Maybe next time I try to explain something different from their current belief I should get them to read about Cognitive Dissonance first.
[quote]
Cognitive Dissonance
Psychologists know that when people are confronted by information that goes against their pre-existing ideas, the result is cognitive dissonance, a sort of “static” in the thinking process. It doesn’t matter how smart a person is … cognitive dissonance occurs in highly intelligent people !!
When someone receives information that is opposite to what they think, cognitive dissonance can discredit that information, so that the person won’t seriously consider it. In fact, if a new idea drastically opposes one’s previously held ideas, the threatening info won’t enter their consciousness at all !!! The idea becomes simply ‘unthinkable’ that it could possibly be true, even with things that are totally obvious to an outside “impartial” observer.

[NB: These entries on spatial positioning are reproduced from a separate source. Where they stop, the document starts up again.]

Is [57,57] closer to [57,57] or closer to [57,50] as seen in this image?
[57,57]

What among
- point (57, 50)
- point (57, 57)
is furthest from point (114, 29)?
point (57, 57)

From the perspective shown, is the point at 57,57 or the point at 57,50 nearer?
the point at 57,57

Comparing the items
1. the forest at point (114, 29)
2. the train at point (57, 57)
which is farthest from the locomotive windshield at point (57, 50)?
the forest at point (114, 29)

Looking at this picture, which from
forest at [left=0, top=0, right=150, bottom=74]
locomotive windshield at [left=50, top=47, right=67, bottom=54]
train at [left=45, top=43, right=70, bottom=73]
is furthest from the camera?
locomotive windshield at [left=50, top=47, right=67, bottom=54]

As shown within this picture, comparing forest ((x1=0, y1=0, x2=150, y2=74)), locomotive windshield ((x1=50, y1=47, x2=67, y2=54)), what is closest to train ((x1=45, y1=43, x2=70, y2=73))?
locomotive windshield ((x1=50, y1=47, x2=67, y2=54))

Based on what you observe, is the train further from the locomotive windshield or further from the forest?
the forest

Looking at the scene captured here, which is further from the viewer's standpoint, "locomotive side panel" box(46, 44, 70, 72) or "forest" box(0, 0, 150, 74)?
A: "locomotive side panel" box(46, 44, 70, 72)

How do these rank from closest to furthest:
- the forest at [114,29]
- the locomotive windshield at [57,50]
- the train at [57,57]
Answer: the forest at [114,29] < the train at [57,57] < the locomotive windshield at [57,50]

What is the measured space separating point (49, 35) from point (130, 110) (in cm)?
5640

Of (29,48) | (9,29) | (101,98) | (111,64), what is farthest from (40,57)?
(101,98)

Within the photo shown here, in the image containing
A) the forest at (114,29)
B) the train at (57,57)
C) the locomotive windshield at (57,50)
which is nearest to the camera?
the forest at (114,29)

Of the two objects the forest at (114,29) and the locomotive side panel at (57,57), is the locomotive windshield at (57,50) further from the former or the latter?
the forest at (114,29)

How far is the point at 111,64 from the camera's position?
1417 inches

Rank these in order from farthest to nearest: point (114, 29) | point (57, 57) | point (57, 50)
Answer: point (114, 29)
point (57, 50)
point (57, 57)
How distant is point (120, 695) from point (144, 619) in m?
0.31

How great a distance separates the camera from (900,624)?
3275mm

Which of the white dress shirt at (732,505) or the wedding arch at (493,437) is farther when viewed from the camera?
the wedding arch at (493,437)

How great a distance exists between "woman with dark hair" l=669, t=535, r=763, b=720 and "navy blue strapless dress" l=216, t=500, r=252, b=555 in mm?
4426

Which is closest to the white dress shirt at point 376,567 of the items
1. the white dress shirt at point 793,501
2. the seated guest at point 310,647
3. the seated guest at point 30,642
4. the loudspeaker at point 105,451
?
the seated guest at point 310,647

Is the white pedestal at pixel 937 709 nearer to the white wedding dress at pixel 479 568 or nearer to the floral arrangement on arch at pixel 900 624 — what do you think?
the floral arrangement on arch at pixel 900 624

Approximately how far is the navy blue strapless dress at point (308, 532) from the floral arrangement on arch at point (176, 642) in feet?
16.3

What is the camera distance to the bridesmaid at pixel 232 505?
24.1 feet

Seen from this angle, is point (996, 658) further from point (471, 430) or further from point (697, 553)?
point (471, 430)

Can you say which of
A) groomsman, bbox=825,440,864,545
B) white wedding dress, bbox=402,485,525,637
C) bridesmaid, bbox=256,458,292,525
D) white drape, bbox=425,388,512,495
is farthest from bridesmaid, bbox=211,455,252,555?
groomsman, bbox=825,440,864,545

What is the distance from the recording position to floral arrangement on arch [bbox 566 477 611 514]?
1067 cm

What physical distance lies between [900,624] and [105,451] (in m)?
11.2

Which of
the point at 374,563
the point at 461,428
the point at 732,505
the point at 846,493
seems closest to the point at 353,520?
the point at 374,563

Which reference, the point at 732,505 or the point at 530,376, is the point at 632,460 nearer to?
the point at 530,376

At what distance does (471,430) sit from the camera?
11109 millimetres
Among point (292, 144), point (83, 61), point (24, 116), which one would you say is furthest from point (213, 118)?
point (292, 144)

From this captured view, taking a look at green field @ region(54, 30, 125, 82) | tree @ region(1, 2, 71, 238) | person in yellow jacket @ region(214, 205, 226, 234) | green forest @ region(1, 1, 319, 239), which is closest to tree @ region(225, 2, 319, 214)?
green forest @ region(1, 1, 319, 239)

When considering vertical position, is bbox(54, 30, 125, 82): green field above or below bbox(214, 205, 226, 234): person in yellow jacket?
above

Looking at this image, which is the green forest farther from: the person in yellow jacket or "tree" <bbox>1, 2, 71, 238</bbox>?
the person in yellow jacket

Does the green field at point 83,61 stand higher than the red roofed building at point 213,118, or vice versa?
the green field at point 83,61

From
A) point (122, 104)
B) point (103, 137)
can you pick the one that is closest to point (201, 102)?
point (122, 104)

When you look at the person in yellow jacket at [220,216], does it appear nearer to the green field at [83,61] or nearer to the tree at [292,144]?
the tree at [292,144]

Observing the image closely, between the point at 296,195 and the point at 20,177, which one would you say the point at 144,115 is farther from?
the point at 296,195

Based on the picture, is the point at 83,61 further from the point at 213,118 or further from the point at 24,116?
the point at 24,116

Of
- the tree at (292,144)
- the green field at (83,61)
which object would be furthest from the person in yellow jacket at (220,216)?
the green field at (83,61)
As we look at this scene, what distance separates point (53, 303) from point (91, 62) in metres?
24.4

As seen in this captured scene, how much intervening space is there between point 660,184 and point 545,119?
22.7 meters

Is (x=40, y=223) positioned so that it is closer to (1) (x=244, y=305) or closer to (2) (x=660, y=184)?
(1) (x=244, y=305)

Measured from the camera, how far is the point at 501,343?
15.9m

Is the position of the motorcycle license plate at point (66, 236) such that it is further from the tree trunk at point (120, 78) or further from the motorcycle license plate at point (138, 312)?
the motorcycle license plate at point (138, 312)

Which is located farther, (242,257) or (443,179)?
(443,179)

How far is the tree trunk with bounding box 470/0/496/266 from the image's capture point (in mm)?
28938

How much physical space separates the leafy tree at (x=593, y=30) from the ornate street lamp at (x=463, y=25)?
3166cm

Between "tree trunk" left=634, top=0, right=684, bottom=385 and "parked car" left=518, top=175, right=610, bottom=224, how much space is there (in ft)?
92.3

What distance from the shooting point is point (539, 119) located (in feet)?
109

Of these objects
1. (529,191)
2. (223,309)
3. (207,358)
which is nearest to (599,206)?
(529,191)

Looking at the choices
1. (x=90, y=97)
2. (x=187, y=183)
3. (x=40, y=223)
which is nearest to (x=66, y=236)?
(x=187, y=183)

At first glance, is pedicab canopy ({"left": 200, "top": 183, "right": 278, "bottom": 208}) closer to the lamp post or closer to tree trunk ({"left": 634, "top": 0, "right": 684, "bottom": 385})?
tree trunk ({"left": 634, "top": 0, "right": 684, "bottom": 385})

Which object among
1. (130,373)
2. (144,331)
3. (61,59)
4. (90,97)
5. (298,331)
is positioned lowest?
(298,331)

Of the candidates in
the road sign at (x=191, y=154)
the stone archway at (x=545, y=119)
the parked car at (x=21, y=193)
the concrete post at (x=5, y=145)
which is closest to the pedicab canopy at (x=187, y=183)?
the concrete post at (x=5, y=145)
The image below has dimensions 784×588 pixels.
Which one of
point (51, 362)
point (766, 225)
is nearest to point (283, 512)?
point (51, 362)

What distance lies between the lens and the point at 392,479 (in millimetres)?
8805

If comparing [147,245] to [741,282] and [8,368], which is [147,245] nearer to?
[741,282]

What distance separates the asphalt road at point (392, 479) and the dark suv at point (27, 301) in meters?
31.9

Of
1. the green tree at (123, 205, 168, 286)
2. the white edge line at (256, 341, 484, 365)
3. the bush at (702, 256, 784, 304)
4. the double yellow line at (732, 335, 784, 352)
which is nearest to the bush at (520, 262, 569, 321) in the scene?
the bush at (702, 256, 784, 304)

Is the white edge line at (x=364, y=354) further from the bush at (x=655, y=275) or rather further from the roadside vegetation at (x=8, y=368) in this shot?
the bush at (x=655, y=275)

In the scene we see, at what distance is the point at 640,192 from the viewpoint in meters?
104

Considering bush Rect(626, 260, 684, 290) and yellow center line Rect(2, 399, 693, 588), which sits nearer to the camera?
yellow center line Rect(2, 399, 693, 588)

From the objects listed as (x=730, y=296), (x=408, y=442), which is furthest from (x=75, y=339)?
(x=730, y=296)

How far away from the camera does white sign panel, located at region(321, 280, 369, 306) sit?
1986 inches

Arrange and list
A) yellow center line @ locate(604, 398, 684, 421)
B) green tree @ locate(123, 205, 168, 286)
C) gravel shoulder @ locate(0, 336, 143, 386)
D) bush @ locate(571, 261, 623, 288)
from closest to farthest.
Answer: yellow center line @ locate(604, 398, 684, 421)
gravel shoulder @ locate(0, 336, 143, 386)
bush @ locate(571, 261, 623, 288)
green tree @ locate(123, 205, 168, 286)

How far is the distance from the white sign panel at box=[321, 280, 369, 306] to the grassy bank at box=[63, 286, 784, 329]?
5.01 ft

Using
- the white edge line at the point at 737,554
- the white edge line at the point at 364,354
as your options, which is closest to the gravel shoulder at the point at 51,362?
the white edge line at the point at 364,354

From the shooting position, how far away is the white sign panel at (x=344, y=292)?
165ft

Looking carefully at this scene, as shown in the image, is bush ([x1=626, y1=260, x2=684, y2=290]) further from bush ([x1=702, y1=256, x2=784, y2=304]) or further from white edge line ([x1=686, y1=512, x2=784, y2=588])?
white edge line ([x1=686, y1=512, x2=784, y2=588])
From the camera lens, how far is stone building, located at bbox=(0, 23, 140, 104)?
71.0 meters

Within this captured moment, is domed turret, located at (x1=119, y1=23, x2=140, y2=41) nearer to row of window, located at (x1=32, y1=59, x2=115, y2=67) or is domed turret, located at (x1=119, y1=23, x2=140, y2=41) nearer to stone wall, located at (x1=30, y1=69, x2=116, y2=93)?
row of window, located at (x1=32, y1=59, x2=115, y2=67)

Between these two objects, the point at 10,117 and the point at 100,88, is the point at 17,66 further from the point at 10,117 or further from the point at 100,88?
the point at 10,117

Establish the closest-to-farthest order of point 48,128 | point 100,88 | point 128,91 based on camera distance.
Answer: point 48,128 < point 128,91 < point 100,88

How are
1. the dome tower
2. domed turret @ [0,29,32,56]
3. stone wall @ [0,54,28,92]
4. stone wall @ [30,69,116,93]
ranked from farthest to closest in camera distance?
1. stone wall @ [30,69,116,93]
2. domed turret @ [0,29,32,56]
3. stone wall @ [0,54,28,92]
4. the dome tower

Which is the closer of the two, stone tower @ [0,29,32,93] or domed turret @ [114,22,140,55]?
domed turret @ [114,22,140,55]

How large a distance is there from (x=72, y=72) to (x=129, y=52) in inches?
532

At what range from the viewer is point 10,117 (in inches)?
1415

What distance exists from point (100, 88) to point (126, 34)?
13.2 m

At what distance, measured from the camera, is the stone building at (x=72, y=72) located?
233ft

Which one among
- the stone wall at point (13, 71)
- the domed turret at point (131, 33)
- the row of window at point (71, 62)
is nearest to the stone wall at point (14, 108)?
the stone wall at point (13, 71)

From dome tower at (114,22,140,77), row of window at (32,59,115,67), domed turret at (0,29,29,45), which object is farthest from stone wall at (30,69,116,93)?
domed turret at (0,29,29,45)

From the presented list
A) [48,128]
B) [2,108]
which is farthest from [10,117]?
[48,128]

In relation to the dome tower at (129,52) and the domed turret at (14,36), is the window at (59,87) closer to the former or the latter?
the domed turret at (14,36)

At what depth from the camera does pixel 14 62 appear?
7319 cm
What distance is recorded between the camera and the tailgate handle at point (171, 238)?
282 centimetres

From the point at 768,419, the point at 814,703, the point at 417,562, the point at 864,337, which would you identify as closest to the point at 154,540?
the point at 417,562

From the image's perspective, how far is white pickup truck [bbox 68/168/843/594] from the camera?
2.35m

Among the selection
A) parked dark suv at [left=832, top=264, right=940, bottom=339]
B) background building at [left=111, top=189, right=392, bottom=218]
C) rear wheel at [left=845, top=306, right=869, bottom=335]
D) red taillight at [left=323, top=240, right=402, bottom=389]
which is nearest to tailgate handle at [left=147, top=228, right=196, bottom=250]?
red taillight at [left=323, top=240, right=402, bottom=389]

Cognitive dissonance is a primitive, yet amazingly powerful self-preservation mechanism which can completely override the natural human desire for truth !!! It’s also the main reason that it’s so hard for some to re-think new ideas about how horsepower can be achieved.
Here’s a real world example:
Many years ago an engine builder bought an engine from one of my customers at the end of the race season to find out why it was so fast. There it was: high velocity (smaller than stock) ports and there was no way I could hide the secret from my competition any longer.
Needless to say, I wasn’t too happy about it.
To my surprise… after seeing the inside secret to my customers success, seeing the race wins and seeing high speed of the bike, the engine builder refused to see that smaller ports worked, and refused to even try it. That’s the incredible power of cognitive dissonance
!! [/quote]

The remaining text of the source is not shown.